Durch die Sozialversicherung besteht für Kinder so gut wie kein Versicherungsschutz. Durch die Einführung der gesetzlichen Pflegeversicherung gab es zwar Verbesserungen. Jedoch sind dabei bereits die finanziellen Folgen einer Pflegebedürftigkeit nicht immer vollständig gedeckt. So besteht die Möglichkeit, dass die Krankenkasse bestimmte Spezialbehandlungen nicht erstattet. Auch der Verzicht eines Elternteils auf die weitere berufliche Karriere zugunsten der Betreuung eines behinderten Kindes hat finanzielle Auswirkungen.

Der Abschluss von privaten Unfallversicherungsverträgen für Kinder ist bereits seit langem gängige Praxis. Für die Ergänzung der Abdeckung der Kosten bei Pflegebedürftigkeit werden bereits seit Einführung der Pflegeversicherung private Zusatzversicherungen angeboten.

Problem

Ungefähr 160.000 schwerbehinderte Kinder unter 18 Jahren leben zur Zeit in Deutschland. Krankheiten wie Krebs, Hirnhautentzündungen, Diabetes oder Allergien können jedes Kind treffen. Der Abschluss von Versicherungsschutz für die Abdeckung der finanziellen Folgen der Invalidität durch solche Krankheiten war bisher nicht möglich.

Neu

Seit 1997 werden Kinder-Invaliditätsversicherungen angeboten, die nicht nur leisten, wenn ein Kind durch Unfall invalide wird, sondern auch bei krankheitsbedingter Invalidität.
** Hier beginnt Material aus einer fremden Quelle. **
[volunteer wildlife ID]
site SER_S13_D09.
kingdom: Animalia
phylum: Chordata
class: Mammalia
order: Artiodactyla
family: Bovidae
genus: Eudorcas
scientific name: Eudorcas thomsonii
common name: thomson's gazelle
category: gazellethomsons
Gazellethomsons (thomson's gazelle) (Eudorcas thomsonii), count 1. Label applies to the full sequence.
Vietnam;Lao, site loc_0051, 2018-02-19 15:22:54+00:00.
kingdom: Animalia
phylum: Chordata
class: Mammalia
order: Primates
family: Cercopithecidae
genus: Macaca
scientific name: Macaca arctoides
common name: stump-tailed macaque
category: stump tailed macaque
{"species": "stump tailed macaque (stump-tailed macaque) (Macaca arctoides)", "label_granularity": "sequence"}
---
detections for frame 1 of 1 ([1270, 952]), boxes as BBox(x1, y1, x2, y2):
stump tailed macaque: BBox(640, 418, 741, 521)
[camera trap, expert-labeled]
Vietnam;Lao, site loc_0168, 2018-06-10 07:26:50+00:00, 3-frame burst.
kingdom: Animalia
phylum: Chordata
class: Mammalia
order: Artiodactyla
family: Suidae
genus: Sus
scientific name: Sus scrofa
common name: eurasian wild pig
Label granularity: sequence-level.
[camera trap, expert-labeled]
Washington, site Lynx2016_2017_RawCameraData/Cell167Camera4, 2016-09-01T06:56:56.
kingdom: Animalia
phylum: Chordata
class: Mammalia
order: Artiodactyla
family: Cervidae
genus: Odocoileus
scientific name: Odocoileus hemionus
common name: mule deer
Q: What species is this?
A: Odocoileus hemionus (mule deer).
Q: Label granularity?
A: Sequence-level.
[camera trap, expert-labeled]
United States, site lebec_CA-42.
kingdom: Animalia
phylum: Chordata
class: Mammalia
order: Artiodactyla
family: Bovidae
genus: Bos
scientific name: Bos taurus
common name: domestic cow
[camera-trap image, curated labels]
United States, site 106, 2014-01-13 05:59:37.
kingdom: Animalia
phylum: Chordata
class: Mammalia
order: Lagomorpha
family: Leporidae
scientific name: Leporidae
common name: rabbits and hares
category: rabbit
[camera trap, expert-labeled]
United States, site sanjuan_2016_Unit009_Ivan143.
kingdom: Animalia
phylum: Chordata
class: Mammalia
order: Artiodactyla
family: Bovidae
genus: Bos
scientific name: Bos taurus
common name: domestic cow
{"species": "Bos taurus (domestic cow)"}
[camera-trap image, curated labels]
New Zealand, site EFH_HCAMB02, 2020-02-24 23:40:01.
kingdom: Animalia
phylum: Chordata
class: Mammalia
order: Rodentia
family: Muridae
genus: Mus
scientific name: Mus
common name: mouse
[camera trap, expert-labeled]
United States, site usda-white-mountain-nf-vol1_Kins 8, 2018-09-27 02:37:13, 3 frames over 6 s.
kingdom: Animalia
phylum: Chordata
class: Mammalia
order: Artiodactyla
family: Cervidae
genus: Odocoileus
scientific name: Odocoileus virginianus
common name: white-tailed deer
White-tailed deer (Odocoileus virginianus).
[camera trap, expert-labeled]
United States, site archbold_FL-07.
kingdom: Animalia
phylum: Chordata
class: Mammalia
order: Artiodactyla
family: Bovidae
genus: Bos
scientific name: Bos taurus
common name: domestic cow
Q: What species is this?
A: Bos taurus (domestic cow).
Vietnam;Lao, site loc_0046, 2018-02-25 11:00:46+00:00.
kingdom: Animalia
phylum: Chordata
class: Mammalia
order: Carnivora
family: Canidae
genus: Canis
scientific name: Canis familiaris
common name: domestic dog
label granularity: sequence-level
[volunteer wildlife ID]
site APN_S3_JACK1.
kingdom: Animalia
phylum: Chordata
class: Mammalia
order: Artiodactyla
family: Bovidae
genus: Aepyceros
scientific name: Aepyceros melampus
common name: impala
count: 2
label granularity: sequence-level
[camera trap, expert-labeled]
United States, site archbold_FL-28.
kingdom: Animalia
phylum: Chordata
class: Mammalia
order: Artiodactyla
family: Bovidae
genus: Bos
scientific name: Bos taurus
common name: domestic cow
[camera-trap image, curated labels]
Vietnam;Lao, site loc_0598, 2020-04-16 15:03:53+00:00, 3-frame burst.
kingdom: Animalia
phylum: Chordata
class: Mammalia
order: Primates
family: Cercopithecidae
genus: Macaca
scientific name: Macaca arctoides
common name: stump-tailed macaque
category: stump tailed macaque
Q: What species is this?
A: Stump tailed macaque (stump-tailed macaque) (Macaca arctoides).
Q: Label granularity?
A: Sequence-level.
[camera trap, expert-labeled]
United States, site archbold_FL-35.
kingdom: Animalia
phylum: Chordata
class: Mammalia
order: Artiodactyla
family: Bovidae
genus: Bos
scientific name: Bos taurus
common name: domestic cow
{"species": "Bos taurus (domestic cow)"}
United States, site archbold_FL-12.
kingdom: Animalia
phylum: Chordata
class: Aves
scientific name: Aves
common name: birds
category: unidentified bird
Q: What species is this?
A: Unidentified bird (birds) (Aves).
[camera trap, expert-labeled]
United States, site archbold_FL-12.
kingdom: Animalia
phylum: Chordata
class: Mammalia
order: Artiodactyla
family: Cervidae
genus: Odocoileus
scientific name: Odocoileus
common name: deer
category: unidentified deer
Es werden drei Formen der Leistung angeboten:

  • lebenslange Rente,
  • einmalige Kapitalzahlung und
  • Kombination aus Rente und Einmalzahlung.

Nicht nur die Leistungen auch die Preise variieren erheblich. Besonders niedrige Prämien können auch mit relativ geringen Leistungen verbunden sein. Eine gründliche und unabhängige Beratung ist hier von besonderer Bedeutung.

Eine genaue Prüfung bei der Festlegung, wann ein Invaliditätsfall die Versicherungsleistung auslöst, ist erforderlich. Die einzelnen Versicherer folgen in dieser Frage keinem einheitlichen Modell. Nicht bei allen Versicherern ist Invalidität als Folge eines Erb- oder Geburtsschadens im Leistungsumfang enthalten.

Wichtig für die Prämienhöhe ist weiterhin, ob der Invaliditätsschutz als Ergänzung zu einem bestehenden Unfallversicherungsvertrag oder als selbständiger Vertrag mit Absicherung gegen Krankheitsfolgen und Unfall abgeschlossen wird.